Concerned that gridlock at the UK’s ports will mean customers screaming “Oh No!” instead of “Oxo”, they will soon start to stockpile the raw ingredients of their products, to the tune of up to £10m. In anybody’s books, that’s a hell of a lot of Bisto granules and packets of ‘exceedingly good’ cakes.

I know you’re looking forward to your weekend, but imagine for a moment the horror lurking in our immediate future if this doesn’t work. Sunday roast – a dry desert of meat and veg, lacking it’s rich brown oasis of gravy. And if both Kipling’s cakes and custard are absent, what’s for pudding? These are important questions that the government seems unable to answer.

Agreeing the draft wording on how we leave the EU suddenly seems pretty insignificant doesn’t it? We have far more serious issues now. Our very way of life is under threat.

Premier Foods say their plans are “purely a precautionary measure”, but I’m not taking any chances. I don’t want to be fighting my neighbours in the street for the last Bakewell slice post-Brexit. I’ll be barricading myself in the cellar with my pallet of ready-made tubs of deluxe custard, and making sure I know where my nearest cow is so that the Butterscotch Angel Delight supply doesn’t dry up.

You can fit a lot of cake into a freezer too, if you remove all the packaging. Those little foil trays can also be shaped to form a kind of protective armour for the impending Cup A Soup riots that will inevitably follow the Super Noodles shortages.
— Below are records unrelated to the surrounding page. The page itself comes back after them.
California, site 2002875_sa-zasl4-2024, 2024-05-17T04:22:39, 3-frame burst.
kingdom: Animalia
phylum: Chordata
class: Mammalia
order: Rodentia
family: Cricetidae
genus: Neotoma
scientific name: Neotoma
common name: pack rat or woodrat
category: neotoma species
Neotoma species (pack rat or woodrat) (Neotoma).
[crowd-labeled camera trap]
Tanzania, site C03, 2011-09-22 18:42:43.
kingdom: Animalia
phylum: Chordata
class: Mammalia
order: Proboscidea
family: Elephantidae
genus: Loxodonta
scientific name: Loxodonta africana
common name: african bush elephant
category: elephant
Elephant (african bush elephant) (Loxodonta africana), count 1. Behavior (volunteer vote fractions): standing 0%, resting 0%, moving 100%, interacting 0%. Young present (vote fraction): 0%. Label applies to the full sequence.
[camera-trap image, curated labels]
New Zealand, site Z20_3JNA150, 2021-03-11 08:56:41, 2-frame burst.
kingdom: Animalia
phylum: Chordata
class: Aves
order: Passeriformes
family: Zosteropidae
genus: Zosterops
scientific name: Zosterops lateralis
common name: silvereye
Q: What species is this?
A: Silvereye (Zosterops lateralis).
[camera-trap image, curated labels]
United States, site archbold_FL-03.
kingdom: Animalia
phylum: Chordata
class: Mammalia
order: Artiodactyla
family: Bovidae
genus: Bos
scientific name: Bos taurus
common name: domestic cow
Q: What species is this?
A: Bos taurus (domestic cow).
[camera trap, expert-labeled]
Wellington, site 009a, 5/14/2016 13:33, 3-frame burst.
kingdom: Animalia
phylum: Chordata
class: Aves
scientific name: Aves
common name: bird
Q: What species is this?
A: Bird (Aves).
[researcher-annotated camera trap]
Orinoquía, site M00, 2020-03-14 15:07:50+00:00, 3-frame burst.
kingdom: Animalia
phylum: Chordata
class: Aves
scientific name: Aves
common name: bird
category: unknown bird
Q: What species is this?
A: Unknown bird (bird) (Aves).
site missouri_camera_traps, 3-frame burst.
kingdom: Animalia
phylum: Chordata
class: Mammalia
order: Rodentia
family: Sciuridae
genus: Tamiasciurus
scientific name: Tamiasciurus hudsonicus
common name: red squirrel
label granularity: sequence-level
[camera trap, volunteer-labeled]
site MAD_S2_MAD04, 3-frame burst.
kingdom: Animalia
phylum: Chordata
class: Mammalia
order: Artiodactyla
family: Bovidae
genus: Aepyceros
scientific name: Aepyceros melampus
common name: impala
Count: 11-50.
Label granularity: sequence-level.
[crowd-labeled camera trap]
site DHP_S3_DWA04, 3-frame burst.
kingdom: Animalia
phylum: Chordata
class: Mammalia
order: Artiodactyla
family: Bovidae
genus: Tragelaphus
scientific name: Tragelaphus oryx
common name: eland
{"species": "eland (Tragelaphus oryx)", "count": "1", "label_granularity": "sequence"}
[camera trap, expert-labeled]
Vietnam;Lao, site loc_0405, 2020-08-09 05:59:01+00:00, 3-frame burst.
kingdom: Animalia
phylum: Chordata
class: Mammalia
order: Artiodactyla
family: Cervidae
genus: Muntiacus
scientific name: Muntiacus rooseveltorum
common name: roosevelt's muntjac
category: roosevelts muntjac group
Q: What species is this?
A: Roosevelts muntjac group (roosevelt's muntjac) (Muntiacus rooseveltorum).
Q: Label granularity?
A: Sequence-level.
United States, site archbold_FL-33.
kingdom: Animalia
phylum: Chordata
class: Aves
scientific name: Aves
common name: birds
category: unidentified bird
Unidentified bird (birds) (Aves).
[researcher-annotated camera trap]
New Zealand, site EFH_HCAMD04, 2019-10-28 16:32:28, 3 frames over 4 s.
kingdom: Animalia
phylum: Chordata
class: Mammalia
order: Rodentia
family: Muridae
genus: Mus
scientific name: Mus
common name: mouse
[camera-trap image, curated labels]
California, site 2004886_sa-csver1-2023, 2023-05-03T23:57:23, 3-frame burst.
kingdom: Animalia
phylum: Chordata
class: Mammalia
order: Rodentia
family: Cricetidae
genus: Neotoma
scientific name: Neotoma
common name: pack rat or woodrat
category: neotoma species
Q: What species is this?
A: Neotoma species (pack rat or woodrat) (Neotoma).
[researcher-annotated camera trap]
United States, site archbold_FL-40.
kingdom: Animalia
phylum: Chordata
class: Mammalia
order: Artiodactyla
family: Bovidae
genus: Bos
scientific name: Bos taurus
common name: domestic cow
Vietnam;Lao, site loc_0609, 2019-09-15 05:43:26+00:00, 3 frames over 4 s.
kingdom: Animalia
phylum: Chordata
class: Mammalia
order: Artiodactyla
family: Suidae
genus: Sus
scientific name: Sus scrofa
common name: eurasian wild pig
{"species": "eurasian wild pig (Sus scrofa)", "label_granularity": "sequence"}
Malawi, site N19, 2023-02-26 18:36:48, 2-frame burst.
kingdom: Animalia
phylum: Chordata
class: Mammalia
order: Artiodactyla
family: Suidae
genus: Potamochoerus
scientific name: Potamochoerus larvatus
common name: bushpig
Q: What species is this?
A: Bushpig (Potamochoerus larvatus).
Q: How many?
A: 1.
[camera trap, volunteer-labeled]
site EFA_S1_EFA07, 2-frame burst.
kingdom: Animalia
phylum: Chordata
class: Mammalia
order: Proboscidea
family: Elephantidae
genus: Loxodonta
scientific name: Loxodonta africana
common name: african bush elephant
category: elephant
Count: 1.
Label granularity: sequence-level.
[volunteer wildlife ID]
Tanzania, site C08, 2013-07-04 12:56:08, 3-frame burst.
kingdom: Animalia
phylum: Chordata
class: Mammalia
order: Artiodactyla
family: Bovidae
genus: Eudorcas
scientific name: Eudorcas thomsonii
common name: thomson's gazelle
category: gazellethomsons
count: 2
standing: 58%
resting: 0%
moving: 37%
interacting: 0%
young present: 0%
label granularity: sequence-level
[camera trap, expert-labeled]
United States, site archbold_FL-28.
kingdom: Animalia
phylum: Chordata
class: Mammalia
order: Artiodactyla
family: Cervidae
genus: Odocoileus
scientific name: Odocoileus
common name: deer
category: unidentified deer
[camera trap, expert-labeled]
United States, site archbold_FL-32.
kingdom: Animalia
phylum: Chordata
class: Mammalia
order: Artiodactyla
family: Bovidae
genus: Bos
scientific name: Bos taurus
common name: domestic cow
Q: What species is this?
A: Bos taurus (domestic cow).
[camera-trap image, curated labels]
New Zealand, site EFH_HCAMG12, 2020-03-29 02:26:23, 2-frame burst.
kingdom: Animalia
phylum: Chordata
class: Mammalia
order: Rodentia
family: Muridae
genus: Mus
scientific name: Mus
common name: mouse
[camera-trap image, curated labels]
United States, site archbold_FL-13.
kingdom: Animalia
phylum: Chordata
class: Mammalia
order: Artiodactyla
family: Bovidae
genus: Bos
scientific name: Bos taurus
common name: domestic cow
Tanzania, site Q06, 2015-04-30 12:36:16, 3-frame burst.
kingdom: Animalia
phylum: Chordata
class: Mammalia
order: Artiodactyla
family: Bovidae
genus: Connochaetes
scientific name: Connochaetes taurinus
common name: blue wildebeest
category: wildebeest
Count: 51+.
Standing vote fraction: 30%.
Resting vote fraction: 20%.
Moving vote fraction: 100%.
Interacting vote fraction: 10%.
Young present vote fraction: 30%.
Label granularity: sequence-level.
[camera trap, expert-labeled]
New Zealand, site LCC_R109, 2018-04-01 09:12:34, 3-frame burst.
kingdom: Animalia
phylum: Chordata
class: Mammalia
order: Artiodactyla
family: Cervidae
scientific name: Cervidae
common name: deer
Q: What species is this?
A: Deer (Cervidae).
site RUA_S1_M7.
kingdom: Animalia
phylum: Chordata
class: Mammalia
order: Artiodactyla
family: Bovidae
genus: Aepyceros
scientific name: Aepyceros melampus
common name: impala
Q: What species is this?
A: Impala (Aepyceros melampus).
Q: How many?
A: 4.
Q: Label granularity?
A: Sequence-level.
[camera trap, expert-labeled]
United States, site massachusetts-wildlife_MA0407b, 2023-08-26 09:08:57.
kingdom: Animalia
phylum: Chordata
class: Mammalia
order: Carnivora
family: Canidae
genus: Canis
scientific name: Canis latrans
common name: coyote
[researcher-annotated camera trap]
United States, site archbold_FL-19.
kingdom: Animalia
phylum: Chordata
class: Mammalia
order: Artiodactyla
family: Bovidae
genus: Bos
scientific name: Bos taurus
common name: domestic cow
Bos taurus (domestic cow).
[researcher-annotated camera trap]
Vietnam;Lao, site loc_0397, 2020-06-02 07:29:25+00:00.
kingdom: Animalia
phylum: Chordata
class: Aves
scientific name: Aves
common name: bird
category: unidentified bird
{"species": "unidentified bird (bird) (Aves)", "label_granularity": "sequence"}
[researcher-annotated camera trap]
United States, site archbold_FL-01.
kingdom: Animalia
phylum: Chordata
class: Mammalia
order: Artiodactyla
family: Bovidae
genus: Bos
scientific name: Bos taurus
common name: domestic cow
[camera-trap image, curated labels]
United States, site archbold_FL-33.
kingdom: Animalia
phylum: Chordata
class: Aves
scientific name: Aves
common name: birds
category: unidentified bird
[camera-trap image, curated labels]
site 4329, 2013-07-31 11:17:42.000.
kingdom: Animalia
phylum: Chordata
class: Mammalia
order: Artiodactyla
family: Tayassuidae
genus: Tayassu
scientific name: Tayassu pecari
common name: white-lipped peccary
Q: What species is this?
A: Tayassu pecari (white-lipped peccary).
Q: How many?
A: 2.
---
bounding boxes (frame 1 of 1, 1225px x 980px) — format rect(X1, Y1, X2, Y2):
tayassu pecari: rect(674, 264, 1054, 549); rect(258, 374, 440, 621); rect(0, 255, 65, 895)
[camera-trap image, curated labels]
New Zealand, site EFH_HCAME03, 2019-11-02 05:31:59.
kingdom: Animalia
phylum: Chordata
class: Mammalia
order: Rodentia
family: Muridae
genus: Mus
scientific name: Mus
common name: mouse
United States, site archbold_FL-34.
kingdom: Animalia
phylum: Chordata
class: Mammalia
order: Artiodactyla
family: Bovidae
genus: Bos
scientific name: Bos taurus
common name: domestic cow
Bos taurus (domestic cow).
Oh, God no – When will this torment end?! I just discovered this list of endangered staples includes Paxo. That’s us well and truly stuffed, then.

This post first appeared as my "A wry look at the week" column, in The Mail, on Friday the 16th of November 2018. Honing in on one of the endangered products, they ran it on their website as "Oooh gravy, we love our gravy". I'd love to tell you about the print edition, but once again it appears to have gone AWOL, and I haven't received my copy for a couple of weeks.

If I had to describe a typical column for me, this would fit the bill nicely. Daft, taking a newsworthy story and coming at it from an obtuse angle, alliteration, plus my signature - something about people fighting in the street over a food item during the End Of Days. These come easy, thankfully.

(CD A-Z: It's Top Of The Pops '84 - skinny leather tie optional.)